Substrate rigidity regulates human T cell activation and proliferation (52.9)

Abstract

Abstract Adoptive immunotherapy using cultured T cells holds promise for the treatment of cancer and infectious disease. Culture platforms based upon hard materials, such as polystyrene plastic, form the basis of many culture systems. The mechanical properties of a culture substrate can influence cellular adhesion, proliferation, and differentiation. We explored the impact of substrate stiffness on ex vivo T cell activation and polyclonal expansion using substrates with variable rigidity manufactured from poly(dimethylsiloxane) (PDMS), a biocompatible silicone elastomer. We show that the IL-2 production and ex vivo proliferation of human CD4+ and CD8+ T cells are increased an average of 4-fold following stimulation on softer (Young’s Modulus [E] < 100 kPa) compared with stiffer (E >2 MPa) substrates.
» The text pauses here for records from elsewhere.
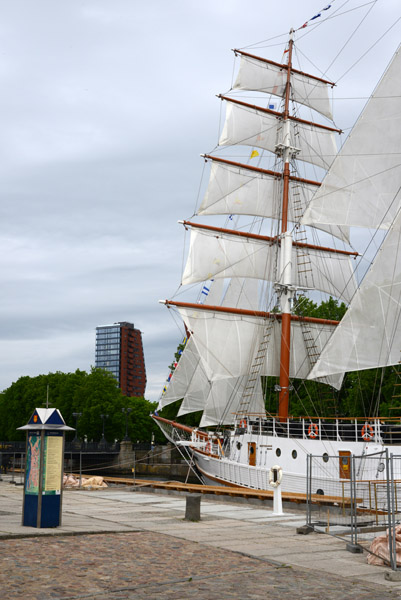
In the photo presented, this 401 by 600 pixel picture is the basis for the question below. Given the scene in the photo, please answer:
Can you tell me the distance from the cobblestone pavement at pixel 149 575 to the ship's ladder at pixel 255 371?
2951 cm

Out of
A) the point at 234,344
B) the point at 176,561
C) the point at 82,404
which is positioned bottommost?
the point at 176,561

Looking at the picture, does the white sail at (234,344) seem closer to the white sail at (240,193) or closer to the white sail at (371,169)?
the white sail at (240,193)

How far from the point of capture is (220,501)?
20938 mm

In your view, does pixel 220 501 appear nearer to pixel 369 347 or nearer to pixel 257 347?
pixel 369 347

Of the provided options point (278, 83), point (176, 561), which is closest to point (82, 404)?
point (278, 83)

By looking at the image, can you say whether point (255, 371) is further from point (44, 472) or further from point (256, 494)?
point (44, 472)

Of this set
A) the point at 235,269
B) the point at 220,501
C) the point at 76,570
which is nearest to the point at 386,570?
the point at 76,570

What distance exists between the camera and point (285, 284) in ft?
138

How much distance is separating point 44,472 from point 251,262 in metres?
32.6

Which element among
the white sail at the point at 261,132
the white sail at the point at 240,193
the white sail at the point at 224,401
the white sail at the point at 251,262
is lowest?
the white sail at the point at 224,401

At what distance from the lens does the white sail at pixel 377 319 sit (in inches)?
1054

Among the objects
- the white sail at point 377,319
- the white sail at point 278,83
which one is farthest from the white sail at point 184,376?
the white sail at point 278,83

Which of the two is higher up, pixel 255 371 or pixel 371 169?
pixel 371 169

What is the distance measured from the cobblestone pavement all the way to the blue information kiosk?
1.47 m
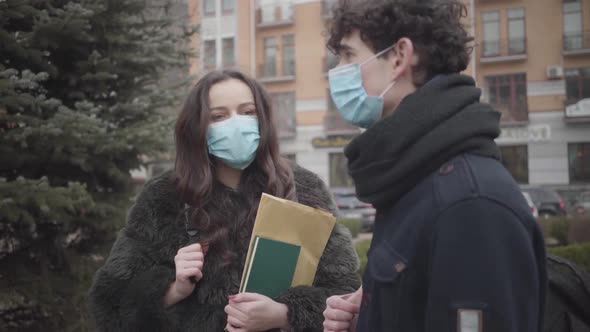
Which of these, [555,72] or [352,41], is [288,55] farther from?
[352,41]

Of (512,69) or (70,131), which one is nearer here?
(70,131)

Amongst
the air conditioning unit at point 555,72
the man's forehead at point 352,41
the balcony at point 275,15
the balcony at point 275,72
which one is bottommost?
the man's forehead at point 352,41

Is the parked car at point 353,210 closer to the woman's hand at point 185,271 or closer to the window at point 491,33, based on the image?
the window at point 491,33

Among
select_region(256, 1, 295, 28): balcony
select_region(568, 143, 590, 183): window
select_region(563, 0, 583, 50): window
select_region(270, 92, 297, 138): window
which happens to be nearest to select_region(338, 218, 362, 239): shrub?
select_region(270, 92, 297, 138): window

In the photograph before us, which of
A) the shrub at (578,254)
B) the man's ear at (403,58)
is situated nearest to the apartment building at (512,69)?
the shrub at (578,254)

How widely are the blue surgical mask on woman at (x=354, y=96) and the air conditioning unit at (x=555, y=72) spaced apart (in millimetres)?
23342

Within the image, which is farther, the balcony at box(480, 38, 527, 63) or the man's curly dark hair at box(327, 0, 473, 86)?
the balcony at box(480, 38, 527, 63)

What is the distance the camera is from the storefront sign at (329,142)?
25.1 meters

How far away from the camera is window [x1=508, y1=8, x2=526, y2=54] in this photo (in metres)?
22.4

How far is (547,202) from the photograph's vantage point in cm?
1734

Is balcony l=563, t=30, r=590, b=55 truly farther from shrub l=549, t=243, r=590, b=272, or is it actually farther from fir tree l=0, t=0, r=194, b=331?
fir tree l=0, t=0, r=194, b=331

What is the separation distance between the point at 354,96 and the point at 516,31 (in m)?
Result: 23.8

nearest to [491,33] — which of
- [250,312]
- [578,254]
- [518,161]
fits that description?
[518,161]

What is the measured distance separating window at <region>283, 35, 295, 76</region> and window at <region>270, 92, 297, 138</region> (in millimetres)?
1089
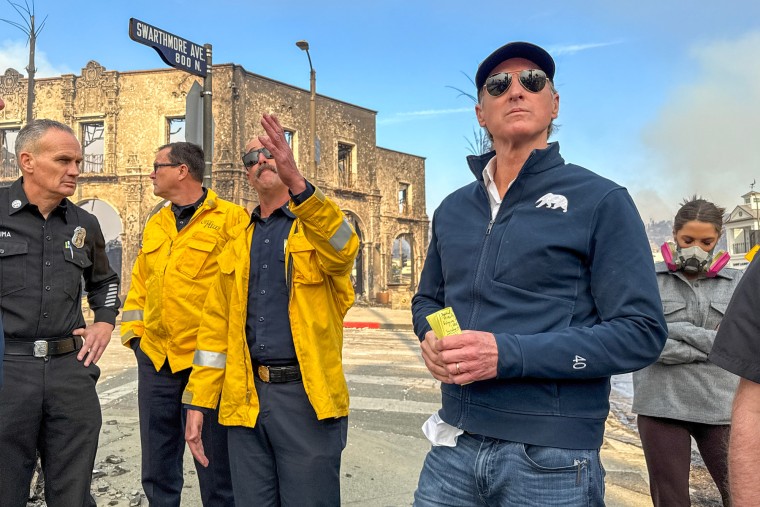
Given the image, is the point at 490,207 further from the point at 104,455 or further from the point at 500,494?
the point at 104,455


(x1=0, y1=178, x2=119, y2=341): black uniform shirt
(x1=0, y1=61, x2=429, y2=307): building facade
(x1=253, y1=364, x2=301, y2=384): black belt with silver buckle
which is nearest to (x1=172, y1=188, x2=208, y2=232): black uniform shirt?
(x1=0, y1=178, x2=119, y2=341): black uniform shirt

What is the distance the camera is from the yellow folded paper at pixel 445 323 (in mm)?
1651

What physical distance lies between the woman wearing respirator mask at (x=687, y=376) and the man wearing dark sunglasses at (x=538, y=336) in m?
1.60

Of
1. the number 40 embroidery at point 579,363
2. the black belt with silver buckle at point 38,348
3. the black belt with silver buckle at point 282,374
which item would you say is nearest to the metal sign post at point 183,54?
the black belt with silver buckle at point 38,348

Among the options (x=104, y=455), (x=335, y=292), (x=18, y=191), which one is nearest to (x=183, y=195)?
(x=18, y=191)

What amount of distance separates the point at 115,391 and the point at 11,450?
4.96 meters

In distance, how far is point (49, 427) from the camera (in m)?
3.00

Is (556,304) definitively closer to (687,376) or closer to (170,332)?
(687,376)

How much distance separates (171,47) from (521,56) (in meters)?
4.73

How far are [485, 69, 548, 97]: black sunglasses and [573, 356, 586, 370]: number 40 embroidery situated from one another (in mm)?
902

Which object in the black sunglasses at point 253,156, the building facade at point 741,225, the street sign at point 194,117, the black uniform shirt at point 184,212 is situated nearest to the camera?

Mixed peripheral blood T cells cultured on the stiffer substrates also demonstrate a trend towards a greater proportion of CD62Lneg, effector-differentiated CD4+ and CD8+ T cells. Culture of naïve CD4+ T cells on softer substrates yields an average 3-fold greater proportion of IFN-γ producing TH1-like cells. These findings reveal that the rigidity of the substrate used to immobilize T cell stimulatory ligands is an important and previously unrecognized parameter for T cell culture systems used for adoptive immunotherapy. These results also have implications for studies of T cell activation and signal transduction that use immobilized TCR/CD3 and CD28 ligands.